Eines der „Nebenprodukte“ dieser Phase ist das Konzertstück für vier Hörner und Orchester. An ihm zeigt sich besonders plastisch, wie Schumann arbeitet, wenn er im Rausch ist. Die Skizze des immerhin 20-minütigen Werkes, die den musikalischen Ablauf festlegt, fertigt er in nur drei Tagen (18. bis 20. Februar 1849). Bis zum 11. März ist die Instrumentierung fertig und bereits am 17. März bietet er es dem Verleger Simrock als etwas an, „was bis jetzt, glaube ich, nicht existiert“. In der Tat ist das Werk, das Schumann an anderer Stelle als „etwas ganz kurioses“ bezeichnet und für eines seiner besten hielt, ein Unikum. Das Horn war bis dato im Wesentlichen ein Orchesterinstrument, das sich gut mit den anderen Instrumenten mischte. Solowerke waren eine Rarität. Von den großen Meistern hatte nur Mozart ein Hornkonzert komponiert. Schumann schreibt nun aber nicht nur ein Konzertstück für dieses Orchesterinstrument, sondern sieht auch noch gleich vier Hörner als Soloinstrument vor. Damit führt er das Horn nicht nur als Chorinstrument in die Orchesterliteratur ein, sondern bricht auch eine Lanze für das Ventilhorn.
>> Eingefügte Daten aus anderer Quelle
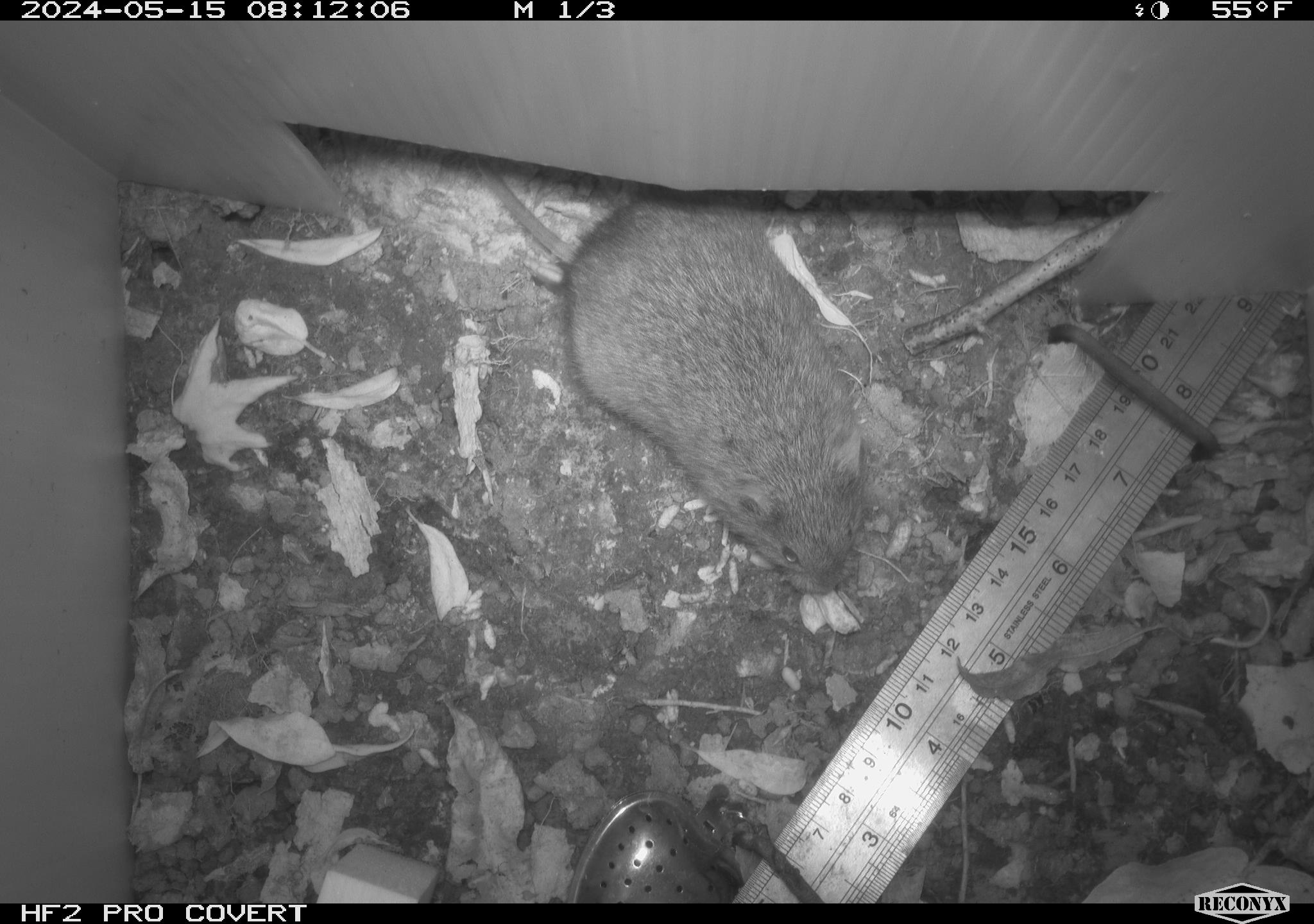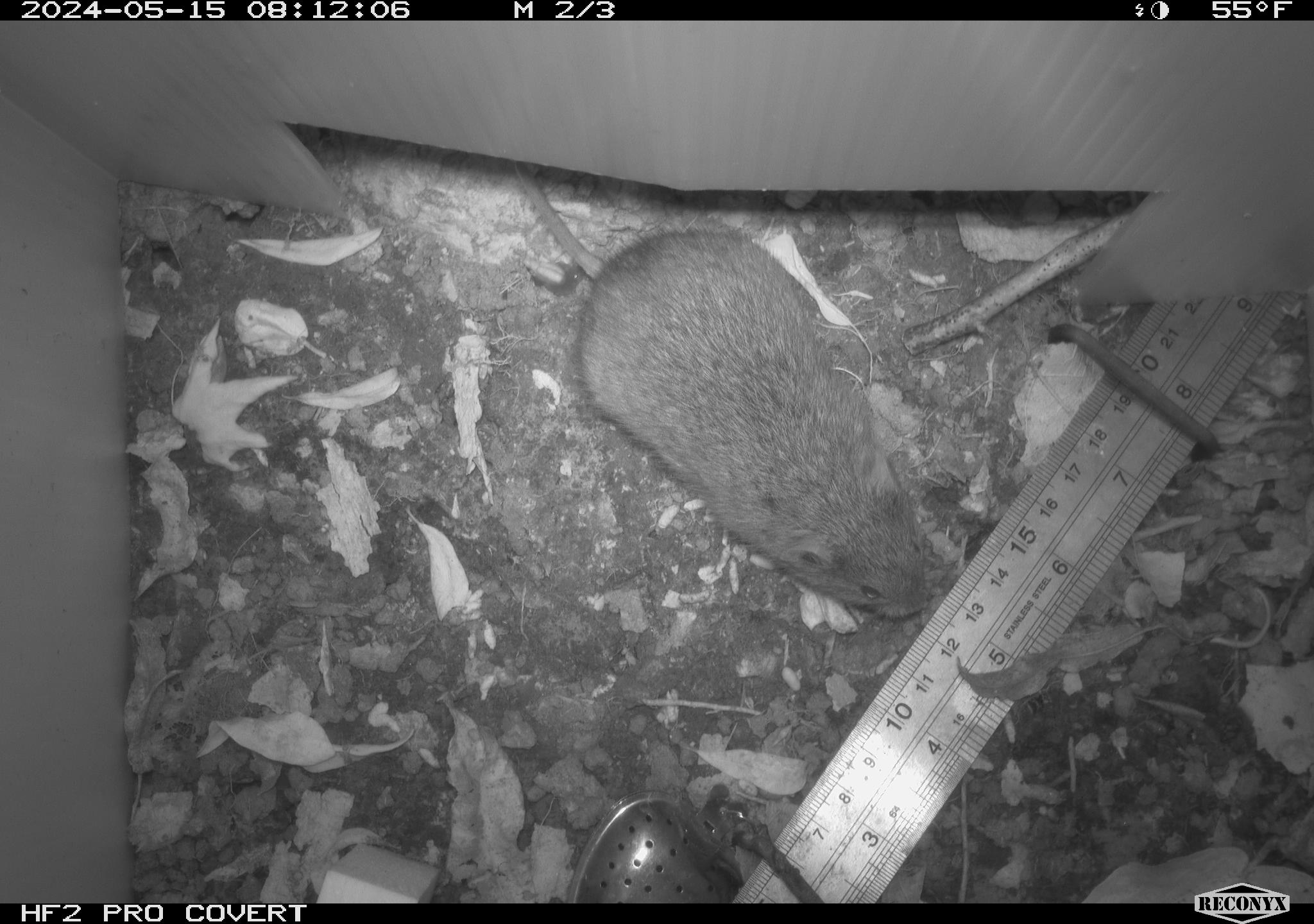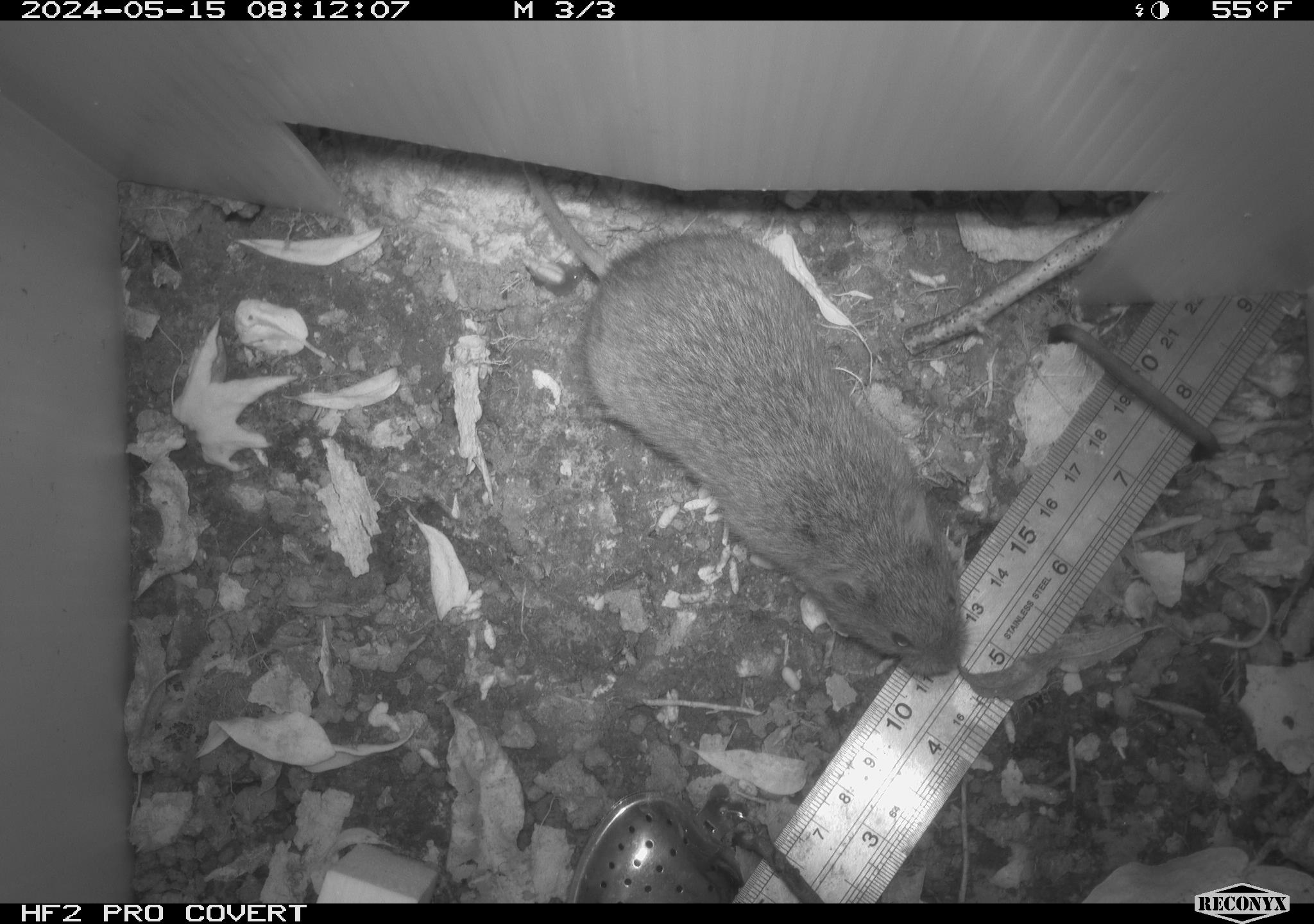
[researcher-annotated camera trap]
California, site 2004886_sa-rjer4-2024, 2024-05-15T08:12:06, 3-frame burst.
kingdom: Animalia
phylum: Chordata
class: Mammalia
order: Rodentia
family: Cricetidae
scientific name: Arvicolinae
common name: voles, lemmings, and muskrats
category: arvicolinae subfamily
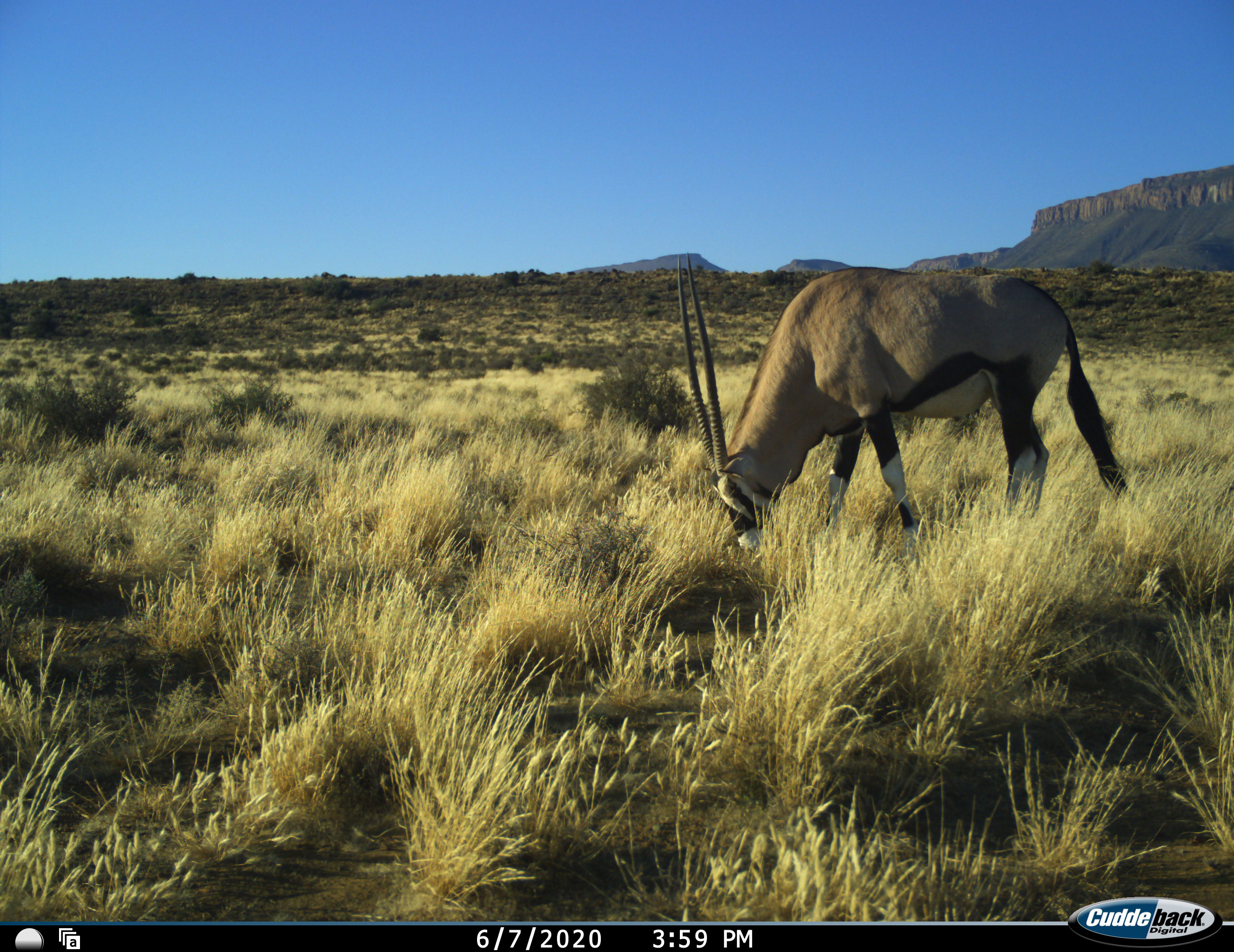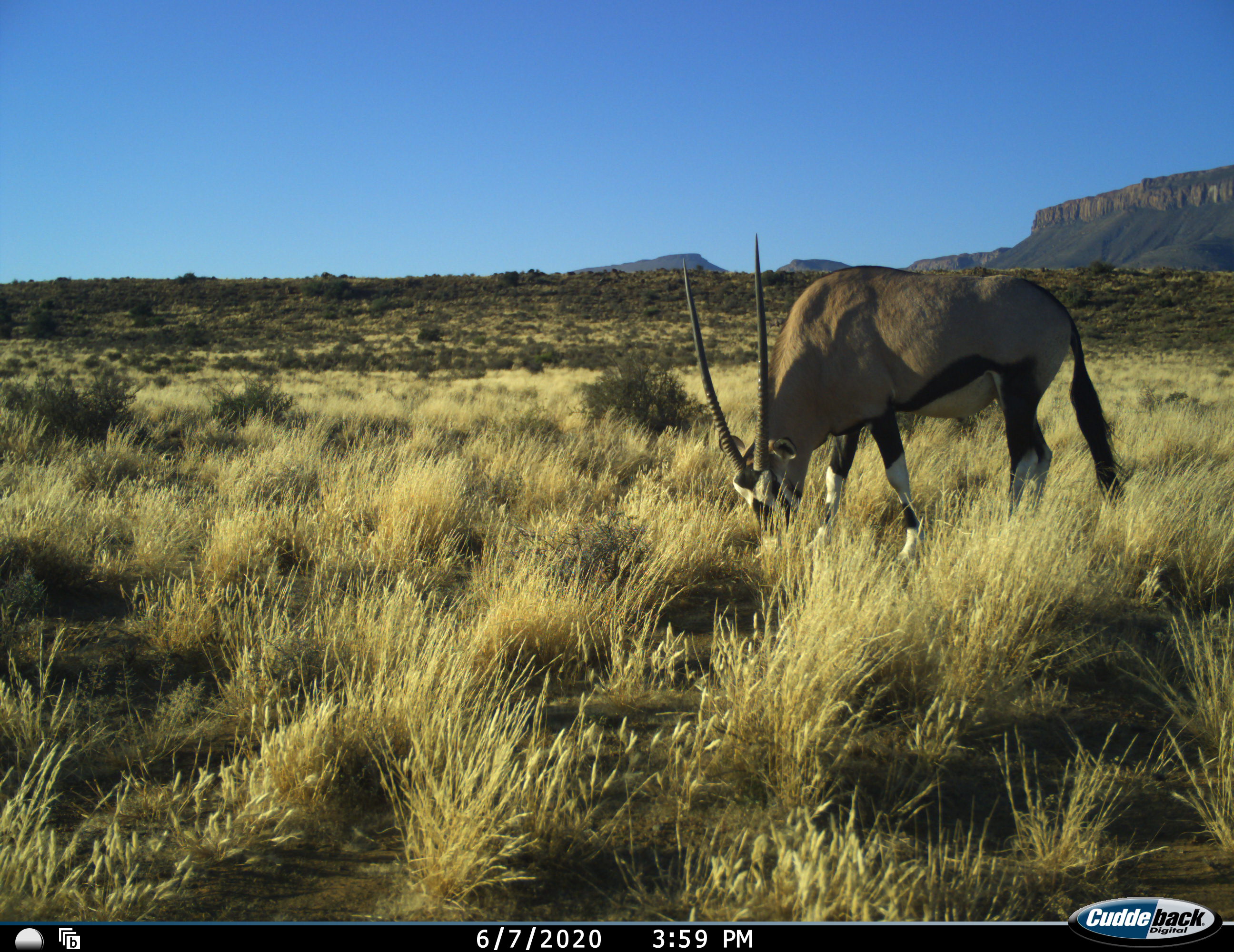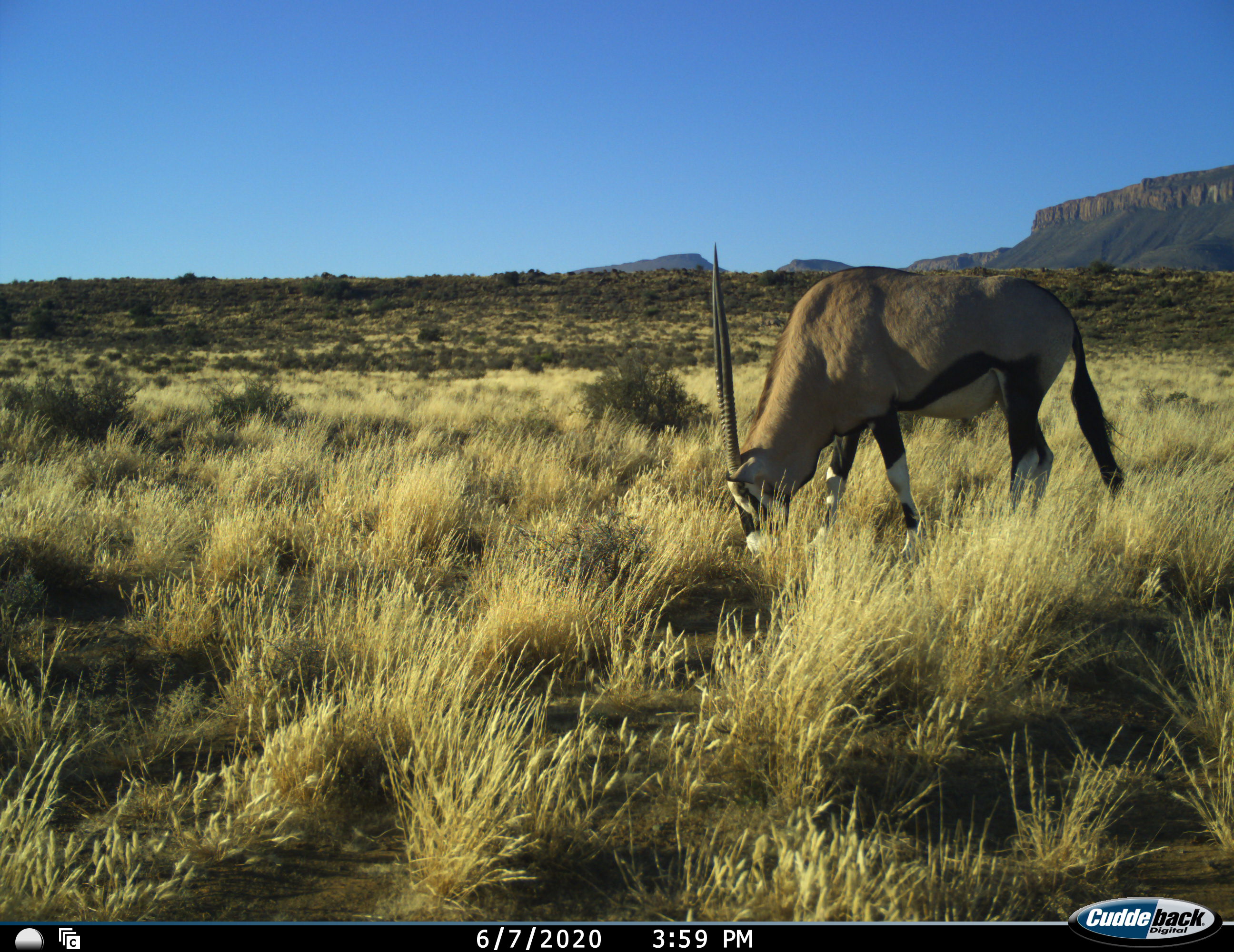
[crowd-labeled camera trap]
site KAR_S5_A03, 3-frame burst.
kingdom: Animalia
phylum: Chordata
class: Mammalia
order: Artiodactyla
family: Bovidae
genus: Oryx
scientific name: Oryx gazella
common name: gemsbok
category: oryx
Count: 1.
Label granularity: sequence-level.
Das Ventilhorn war um 1814 von den deutschen Instrumentenbauern Schölzel und Blühmel entwickelt worden. Im Gegensatz zum herkömmlichen Naturhorn, das nur in bestimmten Tonarten rein spielen konnte, stand dem Horn durch die Verwendung des Ventils die ganze chromatische Palette zur Verfügung. Die Erfindung führte daher zu einer wesentlichen Erweiterung der harmonischen Möglichkeiten des Instrumentes. Die Meinungen darüber, ob dies erstrebenswert sei, gingen seinerzeit weit auseinander. Kritiker sprachen von einer Entmannung des Instrumentes. Sie beklagten, man habe ihm seinen Charakter geraubt und es zu einer Allerweltskreatur gemacht. Schumann sah dagegen die Möglichkeit, das Horn als das schlechthin romantische Instrument nun auch uneingeschränkt im Rahmen der komplexen romantischen Harmonik einzusetzen. Interessanterweise sind im Orchestersatz aber Naturhörner vorgesehen.

Ungeduldig wollte Schumann das Konzertstück noch im Frühling 1849 in Leipzig zur Aufführung bringen, was aber scheiterte. Nach einer Aufführung in privatem Kreise im Oktober 1849 in Dresden fand die Uraufführung schließlich am 25. Februar 1850 im Gewandhaus in Leipzig statt.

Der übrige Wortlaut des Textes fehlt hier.